Конечно, неплохо, когда известия доходят до передовой быстро, однако каждому фронтовику хочется получать из тыла добрые новости, а ежели таковых нет, то уж хотя бы немного сердечного тепла. Впрочем, строго судить Ксению грешно, она и без того существо измученное и сама нуждается в поддержке.
Мы познакомились полгода назад в Омске. Новобранцы топтались по плацу, палили по мишеням, а мы, командиры, бегали вслед за ними, надрывая глотки и сбиваясь с ног.
Был морозный январский вечер.
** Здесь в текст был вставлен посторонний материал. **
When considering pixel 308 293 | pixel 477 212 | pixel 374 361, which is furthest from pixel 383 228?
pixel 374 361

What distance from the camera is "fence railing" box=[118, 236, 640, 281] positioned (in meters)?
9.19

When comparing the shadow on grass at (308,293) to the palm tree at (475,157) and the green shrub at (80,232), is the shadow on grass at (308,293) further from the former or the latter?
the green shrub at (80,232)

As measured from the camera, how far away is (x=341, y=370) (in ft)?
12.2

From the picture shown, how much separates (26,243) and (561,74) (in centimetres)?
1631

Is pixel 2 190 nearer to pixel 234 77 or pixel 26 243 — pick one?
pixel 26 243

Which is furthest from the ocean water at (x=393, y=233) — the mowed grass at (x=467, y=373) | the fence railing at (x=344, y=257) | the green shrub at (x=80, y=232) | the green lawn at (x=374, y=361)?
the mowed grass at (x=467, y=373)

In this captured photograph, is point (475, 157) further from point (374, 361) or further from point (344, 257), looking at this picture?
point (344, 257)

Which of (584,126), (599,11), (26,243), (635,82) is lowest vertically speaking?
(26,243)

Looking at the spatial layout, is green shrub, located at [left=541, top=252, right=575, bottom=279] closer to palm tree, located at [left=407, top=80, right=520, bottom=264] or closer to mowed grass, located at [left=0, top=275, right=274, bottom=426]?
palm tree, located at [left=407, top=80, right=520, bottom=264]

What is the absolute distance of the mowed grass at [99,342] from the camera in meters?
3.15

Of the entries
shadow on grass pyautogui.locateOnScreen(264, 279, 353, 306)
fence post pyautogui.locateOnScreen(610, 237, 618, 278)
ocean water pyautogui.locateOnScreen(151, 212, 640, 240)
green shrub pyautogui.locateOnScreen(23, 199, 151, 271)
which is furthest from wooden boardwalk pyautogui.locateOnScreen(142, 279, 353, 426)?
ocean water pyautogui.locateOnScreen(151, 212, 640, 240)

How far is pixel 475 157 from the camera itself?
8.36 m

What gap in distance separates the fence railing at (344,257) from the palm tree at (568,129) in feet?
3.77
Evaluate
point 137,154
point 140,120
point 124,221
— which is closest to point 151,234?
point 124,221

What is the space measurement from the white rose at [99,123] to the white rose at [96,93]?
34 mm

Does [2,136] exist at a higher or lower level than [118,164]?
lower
С темного неба, будто из бездонного мешка, падал крупный снег.
Я шел по улице мимо здания английской военной миссии, где тем вечером давали бал. На крыльцо парадного выпорхнула девушка. Она явно была не в духе: шубка расстегнута, брови нахмурены. Незнакомка поискала глазами извозчика и остановилась на мне. Очевидно, ее внимание привлек мой усталый, но безмятежный вид. „Мадемуазель, вы простудитесь!“, – шутливо предостерег я. „Ах, простите, капитан, там нестерпимо душно!“, – ответила она и презрительно махнула рукой в сторону парадного.
„И все же лучше застегнуться“, – заметил я.
„В таком случае не откажите в любезности проводить меня до дома“, – предложила девушка. Она была симпатичной и вызывающей: тонкая, словно туго натянутая струна; глаза шальные, с дико расширенными зрачками; пухлые нервные губы как кровавое пятно.
„Сочту за честь сопровождать вас“, – козырнул я. По дороге она рассказала, что повздорила с лейтенантом Каннингом. Англичанин ангажировал девушку на мазурку, но должным образом станцевать не сумел, чем вызвал насмешку партнерши. Задетый за живое, немного нетрезвый, Каннинг заявил, что „мода на мазурки“ скоро пройдет, да и вообще русским пора перенимать европейские привычки.
Заявление англичанина вызвало бурный спор, и в итоге Каннинг сказал, что начиная с варягов до нынешних времен русским только тогда жилось хорошо, когда они слушались советов Запада. Услышав подобное, недавняя партнерша Каннинга попросила знакомого есаула вызвать англичанина на дуэль. Офицеры Ставки замяли скандал, а обиженная спорщица в сердцах покинула залу и, наспех одевшись, выбежала на улицу.
7
Мизеркордия (misercordia) – один из символов рыцарской чести, узкий длинный кинжал, которым добивали раненых, не давая им попасть в плен.